Вокруг, вкрадчиво начавшись со случайных прохожих, каруселью завертелась человеческая метель. Час пик, митинги протеста, демонстрации в защиту, День пива, толчея за билетами на модного певца; ожидание фейерверка, спрессовывающее зрителей в шевелящийся монолит, народные гуляния, муравейники ярмарок, кишащие продавцами и покупателями, чемпионаты по футболу, изрыгавшие болельщиков с флажками в руках, базары и рынки, толкучки и дешевые распродажи — дети пытались играть с големчиками, норовя оторвать руки и ноги, кто-то лез на трибуну, соблазняя перспективой роста валового продукта, а кто-то лез на зверика, желая покататься, отовсюду совали пластиковые бокалы с пивом, рекламки «Гербалайфа», предлагали похудеть за три дня, обещали крещение и обрезание, визит к экстрасенсу, листовое железо, работу на дому, эмиграцию в Канаду, субсидии, кредиты и турне по Средиземному морю, выигранное в шоу-акции «Не дай себе засохнуть» — растворяя, перемалывая, лишая сил, всасывая обратно жирными губами, вытянутыми в трубочку…

— На месте стой, раз-два! Р-р-равняйсь! Смир-р-рна! Равнение на середину!

Бас Старшины гулкими раскатами отразился от стен, кинувшихся наутек, рассекая людское море надвое, — и ближайшая улица вздрогнула мокрым псом, стряхнув толпу обитателей в переулки. Замерла, вытянулась звенящей струной. Фонари ярко вспыхнули, освещая дорогу — прямую, как летящая к цели стрела. Дома отдали честь, ветер захлебнулся строевым приветствием. Впереди ровной цепью бежали големчики, поддерживая раненых собратьев: авангард, готовый в случае чего первым вступить в бой.

— Бего-о-ом марш!!!

На бегу доктор оглянулся. Город за спиной вспучивался стройками и ремонтами, асфальт, трескаясь, проседал, здания отращивали мансарды и гроздья гаражей, спеша перекрыть проход траншеями, латая рану швами водопроводных и газовых труб, отрезая собственных наемников, которые в увлечении погони чуть не превратились из ловчих в беглецов; и рев за спиной стал глуше, отступив, но не исчезнув до конца.
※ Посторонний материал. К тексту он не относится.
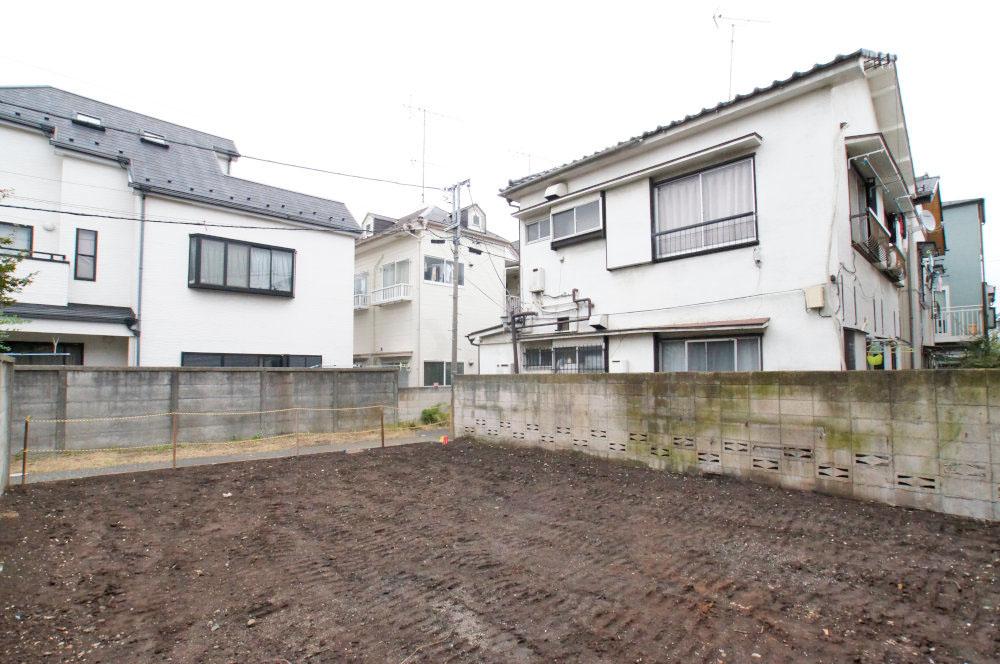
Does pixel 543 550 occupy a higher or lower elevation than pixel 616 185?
lower

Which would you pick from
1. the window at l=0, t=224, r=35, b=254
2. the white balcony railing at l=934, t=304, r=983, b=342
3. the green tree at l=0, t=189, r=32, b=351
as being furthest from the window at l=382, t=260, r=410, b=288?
the white balcony railing at l=934, t=304, r=983, b=342

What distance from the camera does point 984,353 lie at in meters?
10.6

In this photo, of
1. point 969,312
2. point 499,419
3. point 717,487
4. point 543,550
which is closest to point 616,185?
point 499,419

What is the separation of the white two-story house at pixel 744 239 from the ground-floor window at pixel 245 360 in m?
6.98

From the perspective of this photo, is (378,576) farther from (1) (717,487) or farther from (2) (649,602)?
(1) (717,487)

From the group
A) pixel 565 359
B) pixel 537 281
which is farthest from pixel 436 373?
pixel 565 359

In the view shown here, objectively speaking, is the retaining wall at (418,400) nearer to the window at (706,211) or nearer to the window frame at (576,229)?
the window frame at (576,229)

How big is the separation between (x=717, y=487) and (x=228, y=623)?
499 cm

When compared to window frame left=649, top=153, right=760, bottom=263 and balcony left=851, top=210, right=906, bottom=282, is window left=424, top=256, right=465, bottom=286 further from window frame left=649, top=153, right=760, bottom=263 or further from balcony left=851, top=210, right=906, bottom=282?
balcony left=851, top=210, right=906, bottom=282

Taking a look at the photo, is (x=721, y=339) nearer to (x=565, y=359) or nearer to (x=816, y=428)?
(x=816, y=428)

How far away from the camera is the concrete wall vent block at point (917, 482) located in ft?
15.1

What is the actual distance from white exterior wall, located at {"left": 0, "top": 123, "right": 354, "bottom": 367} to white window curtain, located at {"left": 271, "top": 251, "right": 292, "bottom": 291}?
0.52 metres

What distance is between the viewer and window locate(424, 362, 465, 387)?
18.5 meters

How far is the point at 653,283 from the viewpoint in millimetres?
9070
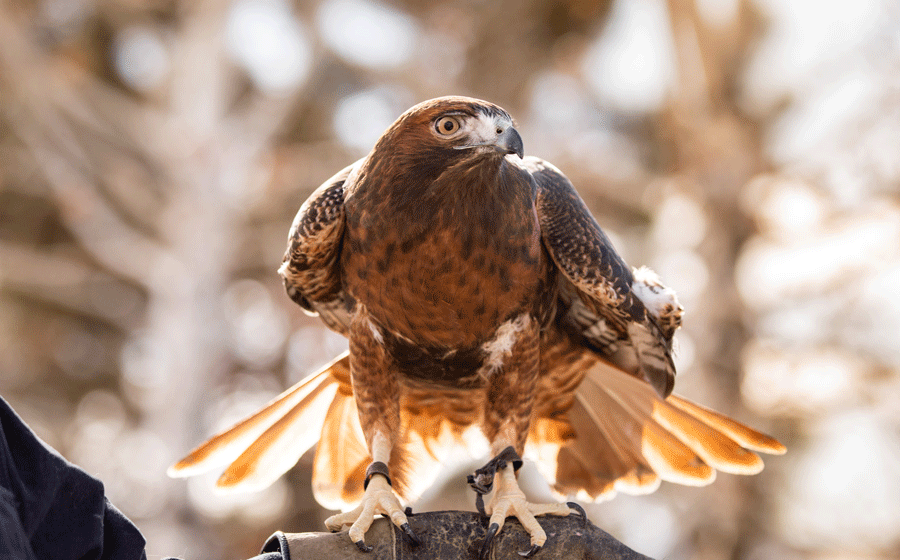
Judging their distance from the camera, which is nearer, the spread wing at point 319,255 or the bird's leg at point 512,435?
the bird's leg at point 512,435

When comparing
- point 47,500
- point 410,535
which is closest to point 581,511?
point 410,535

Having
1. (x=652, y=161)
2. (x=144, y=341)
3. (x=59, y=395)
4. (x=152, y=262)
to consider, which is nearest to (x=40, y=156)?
(x=152, y=262)

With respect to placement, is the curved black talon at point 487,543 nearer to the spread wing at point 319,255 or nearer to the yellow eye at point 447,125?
the spread wing at point 319,255

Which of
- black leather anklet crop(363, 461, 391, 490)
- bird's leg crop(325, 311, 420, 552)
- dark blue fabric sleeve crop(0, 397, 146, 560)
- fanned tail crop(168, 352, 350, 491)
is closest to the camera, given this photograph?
dark blue fabric sleeve crop(0, 397, 146, 560)

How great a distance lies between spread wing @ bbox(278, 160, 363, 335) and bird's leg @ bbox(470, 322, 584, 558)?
0.81 meters

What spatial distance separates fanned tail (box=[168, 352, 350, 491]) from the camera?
358cm

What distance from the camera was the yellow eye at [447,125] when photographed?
2994mm

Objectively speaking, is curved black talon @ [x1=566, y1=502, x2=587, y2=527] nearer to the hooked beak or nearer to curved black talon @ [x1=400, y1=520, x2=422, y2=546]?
curved black talon @ [x1=400, y1=520, x2=422, y2=546]

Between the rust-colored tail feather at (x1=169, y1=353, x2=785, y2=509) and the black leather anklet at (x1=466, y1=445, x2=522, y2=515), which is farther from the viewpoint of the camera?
the rust-colored tail feather at (x1=169, y1=353, x2=785, y2=509)

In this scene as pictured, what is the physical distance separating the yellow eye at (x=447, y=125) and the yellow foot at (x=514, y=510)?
146cm

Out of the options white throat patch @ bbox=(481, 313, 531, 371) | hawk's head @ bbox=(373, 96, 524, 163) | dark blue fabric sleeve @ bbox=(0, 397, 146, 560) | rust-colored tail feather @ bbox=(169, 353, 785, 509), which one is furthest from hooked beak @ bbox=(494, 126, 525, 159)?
dark blue fabric sleeve @ bbox=(0, 397, 146, 560)

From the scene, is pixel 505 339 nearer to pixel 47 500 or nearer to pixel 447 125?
pixel 447 125

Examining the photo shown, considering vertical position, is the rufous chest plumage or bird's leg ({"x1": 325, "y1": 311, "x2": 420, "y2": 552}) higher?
the rufous chest plumage

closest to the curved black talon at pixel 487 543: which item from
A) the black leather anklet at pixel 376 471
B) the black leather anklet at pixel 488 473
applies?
the black leather anklet at pixel 488 473
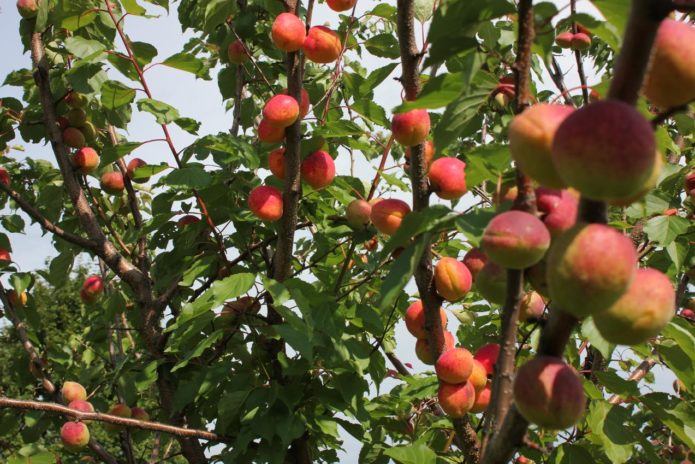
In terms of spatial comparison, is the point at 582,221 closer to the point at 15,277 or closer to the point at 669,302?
the point at 669,302

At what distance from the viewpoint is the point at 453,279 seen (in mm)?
1516

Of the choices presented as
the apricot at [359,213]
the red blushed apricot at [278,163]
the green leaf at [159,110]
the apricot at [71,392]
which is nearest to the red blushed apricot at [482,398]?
the apricot at [359,213]

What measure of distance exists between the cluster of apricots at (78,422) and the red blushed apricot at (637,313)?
7.05ft

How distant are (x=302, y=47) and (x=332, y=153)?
0.60 m

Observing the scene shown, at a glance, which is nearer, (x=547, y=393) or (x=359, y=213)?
(x=547, y=393)

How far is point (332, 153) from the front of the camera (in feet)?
8.43

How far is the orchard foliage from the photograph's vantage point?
0.71 m

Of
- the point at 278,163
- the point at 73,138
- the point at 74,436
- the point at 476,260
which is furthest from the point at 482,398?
the point at 73,138

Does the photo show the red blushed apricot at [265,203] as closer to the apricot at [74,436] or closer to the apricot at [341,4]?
the apricot at [341,4]

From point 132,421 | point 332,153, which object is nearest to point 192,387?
point 132,421

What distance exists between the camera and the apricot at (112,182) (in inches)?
112

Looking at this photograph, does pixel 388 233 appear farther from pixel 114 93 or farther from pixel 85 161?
pixel 85 161

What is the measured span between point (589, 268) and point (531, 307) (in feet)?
2.63

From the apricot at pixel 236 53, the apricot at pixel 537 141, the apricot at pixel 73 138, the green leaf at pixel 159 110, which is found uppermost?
the apricot at pixel 236 53
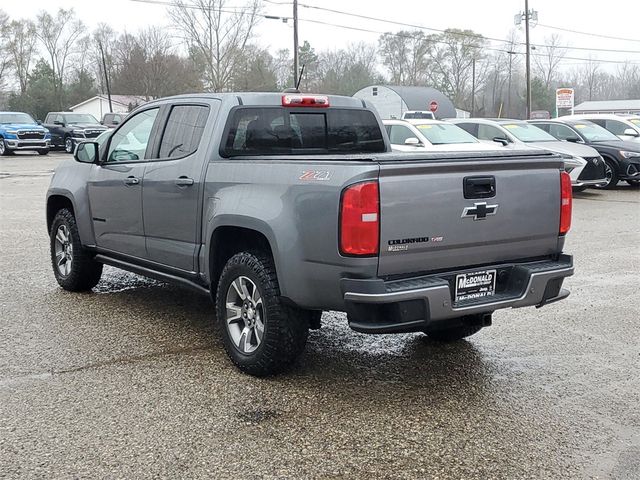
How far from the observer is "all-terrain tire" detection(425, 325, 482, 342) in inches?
216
Новая нотка пробилась в реве.

— Лю-ю-юди! Где вы все?! Лю-ю-юди! Отзовитесь! Я хочу остаться с вами! Я не хочу назад! Лю-ю-юди-и-и!..

Механический, словно из репродуктора, голос усилился, возникая отовсюду. Ударил, дрогнул, откатился назад и затих в отдалении.

— Кажется, у него получилось…

— Разлом! Я вижу разлом!

— Не отставать! Подтянись!..

Есть ли у меня жетоны, думал доктор. Наличие жетонов казалось очень важным. Он был уверен в этом.

Есть!

— Вот, возьмите… У меня много. На всех хватит!

— Спасибо…

— Вот еще… карточка!

— От лица службы выношу вам благодарность!

Турникет. Эскалатор. На платформе — вожделенная пустота. Поезд ждет у перрона, нервно распахнув двери и приплясывая на рельсах.

— Скорее!

— Я успею, успею!..

— Осторожно, двери закрываются. Следующая станция…

Название станции он не расслышал. Поезд рванул с места в карьер, так что пассажиры едва успели схватиться за поручни. Состав мгновенно набрал скорость. Наконец восстановив равновесие, доктор с любопытством оглядел вагон. Все его спутники были здесь. Но доктор смотрел не на них, стоящих. А на тех, кто занимал сиденья в вагоне.

Манекены. Голые манекены с едва намеченными лицами блестели розовым пластиком. Сколько работы! Сколько любимой работы, которую предстоит сделать. Теперь у него будет на это время. У него будет много времени…

Состав ощутимо тряхнуло на стыке. Свет в вагоне мигнул, погас, вновь вспыхнул, неуверенно мерцая. Навалилась волна дурноты.

— Держитесь, доктор!

— Держитесь!

— Осталось совсем чуть-чуть…

— Граждане пассажиры, просим сохранять спокойствие…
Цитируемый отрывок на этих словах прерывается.